La finale perdue de la CAN 2025 continue de provoquer des remous au Maroc, mais cette fois loin des terrains. Une intervention d’un député au Parlement, mettant en cause une prétendue sorcellerie sénégalaise, a déclenché une vive polémique et relancé le débat sur la responsabilité des acteurs politiques dans le discours public.
Après CAN 2025 : Une sortie parlementaire qui choque
Lors d’une séance officielle, le député Mehdi Al Alaoui a surpris l’opinion en accusant l’équipe nationale du Sénégal d’avoir eu recours à des pratiques surnaturelles pour remporter la CAN 2025. Il s’est appuyé sur un épisode marquant de la finale : la sortie temporaire des joueurs sénégalais du terrain, avant leur retour sous l’impulsion de Sadio Mané.
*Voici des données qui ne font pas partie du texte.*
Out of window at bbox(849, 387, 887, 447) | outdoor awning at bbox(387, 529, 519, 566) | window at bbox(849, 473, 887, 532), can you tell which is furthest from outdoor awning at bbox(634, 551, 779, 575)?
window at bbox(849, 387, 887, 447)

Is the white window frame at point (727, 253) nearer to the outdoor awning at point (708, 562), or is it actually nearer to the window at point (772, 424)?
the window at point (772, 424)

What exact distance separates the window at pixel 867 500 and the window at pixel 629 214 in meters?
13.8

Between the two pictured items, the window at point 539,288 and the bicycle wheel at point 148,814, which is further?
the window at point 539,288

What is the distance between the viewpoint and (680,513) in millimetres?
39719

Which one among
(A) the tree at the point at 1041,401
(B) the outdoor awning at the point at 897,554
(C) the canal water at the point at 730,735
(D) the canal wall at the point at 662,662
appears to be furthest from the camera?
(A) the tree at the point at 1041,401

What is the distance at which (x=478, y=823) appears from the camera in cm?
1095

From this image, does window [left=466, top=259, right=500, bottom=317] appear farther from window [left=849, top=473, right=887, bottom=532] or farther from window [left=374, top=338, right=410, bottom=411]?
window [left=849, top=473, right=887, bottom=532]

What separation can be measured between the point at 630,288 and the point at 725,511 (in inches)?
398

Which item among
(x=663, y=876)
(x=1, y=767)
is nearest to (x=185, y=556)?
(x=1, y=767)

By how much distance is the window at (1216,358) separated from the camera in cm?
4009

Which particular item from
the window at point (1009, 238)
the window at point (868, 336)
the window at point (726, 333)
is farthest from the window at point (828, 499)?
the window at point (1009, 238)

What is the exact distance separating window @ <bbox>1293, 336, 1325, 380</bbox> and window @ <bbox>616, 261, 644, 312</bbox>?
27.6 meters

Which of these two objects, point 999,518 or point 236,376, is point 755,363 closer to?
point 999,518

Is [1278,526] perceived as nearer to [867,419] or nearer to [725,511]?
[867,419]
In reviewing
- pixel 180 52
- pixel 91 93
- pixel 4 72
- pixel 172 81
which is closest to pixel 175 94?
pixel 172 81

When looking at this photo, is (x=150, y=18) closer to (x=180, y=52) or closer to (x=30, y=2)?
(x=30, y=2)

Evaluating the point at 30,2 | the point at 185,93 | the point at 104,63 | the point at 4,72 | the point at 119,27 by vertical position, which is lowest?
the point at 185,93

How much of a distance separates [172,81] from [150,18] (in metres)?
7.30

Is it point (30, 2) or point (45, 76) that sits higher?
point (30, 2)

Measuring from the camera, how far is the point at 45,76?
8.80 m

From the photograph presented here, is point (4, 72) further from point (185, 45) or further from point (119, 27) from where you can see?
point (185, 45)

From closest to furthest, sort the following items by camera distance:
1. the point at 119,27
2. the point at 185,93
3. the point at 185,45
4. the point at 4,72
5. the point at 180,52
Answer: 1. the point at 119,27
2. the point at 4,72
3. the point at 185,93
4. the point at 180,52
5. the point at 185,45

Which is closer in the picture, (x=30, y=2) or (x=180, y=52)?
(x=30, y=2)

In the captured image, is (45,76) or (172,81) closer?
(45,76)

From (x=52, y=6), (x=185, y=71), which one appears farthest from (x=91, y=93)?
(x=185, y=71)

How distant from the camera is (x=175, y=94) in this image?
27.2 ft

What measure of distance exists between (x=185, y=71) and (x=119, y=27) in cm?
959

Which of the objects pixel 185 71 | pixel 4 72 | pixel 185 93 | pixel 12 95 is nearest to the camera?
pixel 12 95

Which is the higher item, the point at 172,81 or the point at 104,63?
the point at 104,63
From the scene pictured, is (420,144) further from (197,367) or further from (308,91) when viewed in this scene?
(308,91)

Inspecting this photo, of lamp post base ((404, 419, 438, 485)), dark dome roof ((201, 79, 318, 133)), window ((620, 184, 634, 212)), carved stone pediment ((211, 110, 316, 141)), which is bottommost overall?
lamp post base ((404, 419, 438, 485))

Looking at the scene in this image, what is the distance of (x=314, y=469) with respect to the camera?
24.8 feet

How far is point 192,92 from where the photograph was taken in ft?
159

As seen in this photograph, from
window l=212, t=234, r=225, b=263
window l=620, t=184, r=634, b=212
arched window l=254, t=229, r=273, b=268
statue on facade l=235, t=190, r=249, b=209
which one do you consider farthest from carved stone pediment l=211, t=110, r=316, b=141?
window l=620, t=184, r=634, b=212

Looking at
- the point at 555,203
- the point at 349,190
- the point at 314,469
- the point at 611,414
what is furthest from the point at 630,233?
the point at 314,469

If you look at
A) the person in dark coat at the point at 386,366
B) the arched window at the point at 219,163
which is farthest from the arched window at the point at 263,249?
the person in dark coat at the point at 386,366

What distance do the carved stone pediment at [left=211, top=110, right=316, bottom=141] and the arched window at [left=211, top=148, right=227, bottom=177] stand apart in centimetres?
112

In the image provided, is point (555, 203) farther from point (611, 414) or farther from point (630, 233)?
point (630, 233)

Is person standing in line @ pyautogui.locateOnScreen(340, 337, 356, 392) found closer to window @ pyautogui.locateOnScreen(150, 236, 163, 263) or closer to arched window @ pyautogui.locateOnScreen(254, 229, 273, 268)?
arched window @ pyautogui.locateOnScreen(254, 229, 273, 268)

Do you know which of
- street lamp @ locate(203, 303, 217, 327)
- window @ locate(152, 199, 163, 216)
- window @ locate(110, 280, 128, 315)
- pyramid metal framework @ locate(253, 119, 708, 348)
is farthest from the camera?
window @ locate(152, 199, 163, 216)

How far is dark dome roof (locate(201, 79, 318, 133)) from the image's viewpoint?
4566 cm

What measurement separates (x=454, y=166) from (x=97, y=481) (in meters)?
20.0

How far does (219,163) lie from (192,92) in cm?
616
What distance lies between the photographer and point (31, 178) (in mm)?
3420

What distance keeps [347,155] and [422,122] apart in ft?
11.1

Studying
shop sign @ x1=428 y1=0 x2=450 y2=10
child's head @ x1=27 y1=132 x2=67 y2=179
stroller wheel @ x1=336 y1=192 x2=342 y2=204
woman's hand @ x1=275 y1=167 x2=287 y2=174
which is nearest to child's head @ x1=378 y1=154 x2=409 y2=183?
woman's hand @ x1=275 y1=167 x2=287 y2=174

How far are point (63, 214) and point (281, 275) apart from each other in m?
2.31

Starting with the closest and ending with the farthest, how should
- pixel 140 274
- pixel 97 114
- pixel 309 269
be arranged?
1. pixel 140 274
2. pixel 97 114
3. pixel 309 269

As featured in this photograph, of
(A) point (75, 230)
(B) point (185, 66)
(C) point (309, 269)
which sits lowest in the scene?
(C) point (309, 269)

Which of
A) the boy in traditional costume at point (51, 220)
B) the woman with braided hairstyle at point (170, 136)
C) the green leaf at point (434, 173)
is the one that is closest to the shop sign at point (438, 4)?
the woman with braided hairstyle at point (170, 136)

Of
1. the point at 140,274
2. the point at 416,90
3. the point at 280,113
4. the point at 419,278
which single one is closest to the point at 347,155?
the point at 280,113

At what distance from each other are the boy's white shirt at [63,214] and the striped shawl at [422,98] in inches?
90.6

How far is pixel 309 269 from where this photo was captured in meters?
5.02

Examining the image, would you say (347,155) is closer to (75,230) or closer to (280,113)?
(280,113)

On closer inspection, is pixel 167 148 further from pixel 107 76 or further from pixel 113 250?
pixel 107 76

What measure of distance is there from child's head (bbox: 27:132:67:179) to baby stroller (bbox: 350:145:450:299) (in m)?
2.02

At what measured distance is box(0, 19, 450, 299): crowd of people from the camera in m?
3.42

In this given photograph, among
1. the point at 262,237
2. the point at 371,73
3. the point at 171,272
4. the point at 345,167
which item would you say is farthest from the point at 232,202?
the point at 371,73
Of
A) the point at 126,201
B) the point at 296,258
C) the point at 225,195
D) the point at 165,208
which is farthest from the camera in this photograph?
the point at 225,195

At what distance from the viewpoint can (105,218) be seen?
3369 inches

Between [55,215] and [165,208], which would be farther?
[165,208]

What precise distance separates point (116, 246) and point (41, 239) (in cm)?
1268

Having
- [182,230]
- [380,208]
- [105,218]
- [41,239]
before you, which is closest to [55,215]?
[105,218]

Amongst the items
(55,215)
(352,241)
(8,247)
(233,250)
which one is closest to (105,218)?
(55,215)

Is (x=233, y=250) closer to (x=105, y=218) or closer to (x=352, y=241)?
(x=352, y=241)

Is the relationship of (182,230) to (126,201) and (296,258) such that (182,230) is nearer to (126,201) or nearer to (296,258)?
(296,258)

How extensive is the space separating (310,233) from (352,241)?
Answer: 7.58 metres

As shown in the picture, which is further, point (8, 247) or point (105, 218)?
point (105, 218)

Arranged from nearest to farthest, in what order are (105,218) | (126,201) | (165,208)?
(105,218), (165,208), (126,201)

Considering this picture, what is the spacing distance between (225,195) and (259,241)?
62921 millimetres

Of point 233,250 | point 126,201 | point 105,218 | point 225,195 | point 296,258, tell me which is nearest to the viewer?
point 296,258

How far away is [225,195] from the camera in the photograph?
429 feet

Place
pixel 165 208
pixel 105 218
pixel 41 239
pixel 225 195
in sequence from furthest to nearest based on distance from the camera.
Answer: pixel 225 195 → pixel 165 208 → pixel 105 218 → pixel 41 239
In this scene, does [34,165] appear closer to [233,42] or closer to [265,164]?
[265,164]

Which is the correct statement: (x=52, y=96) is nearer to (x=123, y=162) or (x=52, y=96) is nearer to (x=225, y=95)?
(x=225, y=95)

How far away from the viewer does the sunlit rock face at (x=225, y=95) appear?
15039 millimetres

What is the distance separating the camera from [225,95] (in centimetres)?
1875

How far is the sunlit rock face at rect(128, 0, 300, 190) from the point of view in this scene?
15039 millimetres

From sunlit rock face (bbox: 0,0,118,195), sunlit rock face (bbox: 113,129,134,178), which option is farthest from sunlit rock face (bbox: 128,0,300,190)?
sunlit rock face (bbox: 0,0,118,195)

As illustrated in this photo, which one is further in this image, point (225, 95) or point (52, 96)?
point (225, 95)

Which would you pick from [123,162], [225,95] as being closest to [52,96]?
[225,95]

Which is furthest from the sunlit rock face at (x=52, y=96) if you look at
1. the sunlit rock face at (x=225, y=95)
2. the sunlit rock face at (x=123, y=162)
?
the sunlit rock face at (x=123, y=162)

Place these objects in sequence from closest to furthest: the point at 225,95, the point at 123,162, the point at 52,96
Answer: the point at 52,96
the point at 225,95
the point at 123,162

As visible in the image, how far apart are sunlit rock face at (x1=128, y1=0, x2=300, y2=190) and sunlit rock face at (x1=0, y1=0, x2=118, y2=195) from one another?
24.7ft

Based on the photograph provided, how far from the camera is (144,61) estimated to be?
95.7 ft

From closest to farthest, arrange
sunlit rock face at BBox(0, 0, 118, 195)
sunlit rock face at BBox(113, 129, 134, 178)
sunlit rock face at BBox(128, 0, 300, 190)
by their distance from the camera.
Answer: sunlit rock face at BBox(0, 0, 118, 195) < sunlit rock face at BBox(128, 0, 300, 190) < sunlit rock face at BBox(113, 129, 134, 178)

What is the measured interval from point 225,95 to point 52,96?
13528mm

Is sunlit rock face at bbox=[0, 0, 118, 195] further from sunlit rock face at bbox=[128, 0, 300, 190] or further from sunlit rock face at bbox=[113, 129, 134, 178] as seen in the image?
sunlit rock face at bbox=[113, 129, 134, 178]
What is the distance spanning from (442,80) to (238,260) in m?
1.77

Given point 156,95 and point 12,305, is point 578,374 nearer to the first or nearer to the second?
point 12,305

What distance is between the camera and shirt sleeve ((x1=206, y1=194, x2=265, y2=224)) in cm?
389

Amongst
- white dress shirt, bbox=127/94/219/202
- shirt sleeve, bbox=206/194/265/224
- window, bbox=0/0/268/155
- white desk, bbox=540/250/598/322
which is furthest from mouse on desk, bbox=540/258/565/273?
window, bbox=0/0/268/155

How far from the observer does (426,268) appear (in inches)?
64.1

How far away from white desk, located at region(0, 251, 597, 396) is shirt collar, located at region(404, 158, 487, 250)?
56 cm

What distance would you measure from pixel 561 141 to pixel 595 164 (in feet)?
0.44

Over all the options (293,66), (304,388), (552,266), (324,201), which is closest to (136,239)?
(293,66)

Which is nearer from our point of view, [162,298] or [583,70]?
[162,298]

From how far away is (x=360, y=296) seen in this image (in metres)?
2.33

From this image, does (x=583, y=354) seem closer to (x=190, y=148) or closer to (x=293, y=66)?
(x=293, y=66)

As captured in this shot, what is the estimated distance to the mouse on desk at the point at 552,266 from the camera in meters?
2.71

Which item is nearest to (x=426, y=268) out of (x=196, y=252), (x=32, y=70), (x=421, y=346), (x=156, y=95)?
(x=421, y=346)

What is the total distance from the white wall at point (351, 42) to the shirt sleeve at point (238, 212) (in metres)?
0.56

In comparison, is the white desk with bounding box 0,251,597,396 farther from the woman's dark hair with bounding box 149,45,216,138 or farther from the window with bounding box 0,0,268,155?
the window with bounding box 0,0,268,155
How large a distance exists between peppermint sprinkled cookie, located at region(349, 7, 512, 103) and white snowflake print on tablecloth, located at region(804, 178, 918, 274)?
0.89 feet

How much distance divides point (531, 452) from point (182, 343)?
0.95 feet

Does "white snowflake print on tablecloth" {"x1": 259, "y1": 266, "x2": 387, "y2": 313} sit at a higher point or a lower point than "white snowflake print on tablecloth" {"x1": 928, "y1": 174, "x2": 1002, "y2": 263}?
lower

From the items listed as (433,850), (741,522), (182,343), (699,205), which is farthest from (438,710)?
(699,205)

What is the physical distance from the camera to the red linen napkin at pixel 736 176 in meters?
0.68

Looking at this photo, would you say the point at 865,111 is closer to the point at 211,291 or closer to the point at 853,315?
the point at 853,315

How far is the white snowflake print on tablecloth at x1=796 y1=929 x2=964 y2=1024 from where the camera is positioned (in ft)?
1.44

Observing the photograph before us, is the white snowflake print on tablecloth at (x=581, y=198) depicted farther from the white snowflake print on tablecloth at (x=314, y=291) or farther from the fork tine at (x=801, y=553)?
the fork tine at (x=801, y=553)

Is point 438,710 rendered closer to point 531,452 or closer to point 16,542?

Pour l’élu, cette séquence constituerait un élément troublant ayant influencé le cours du match.
Le parlementaire est allé plus loin en réclamant des poursuites contre l’arbitre de la rencontre, estimant que l’interruption de 17 minutes aurait cassé la dynamique marocaine au moment clé, notamment avant le penalty manqué par Brahim Diaz.
Réseaux sociaux : moqueries et indignation
Ces déclarations ont immédiatement enflammé les réseaux sociaux. De nombreux internautes, y compris au Maroc, ont tourné en dérision les propos du député, dénonçant une incapacité à accepter la défaite sportive lors de la CAN 2025. Pour une large partie de l’opinion, expliquer l’échec du Maroc par la sorcellerie relève davantage de la théorie du complot que d’une analyse rationnelle du match.
La polémique met aussi en lumière une confusion préoccupante entre passion sportive et responsabilité institutionnelle, plusieurs citoyens jugeant ce discours indigne d’un représentant élu. Au-delà de la défaite en finale, cette controverse révèle un malaise plus profond : celui d’un débat politique parasité par l’émotion, au risque d’affaiblir la crédibilité des institutions.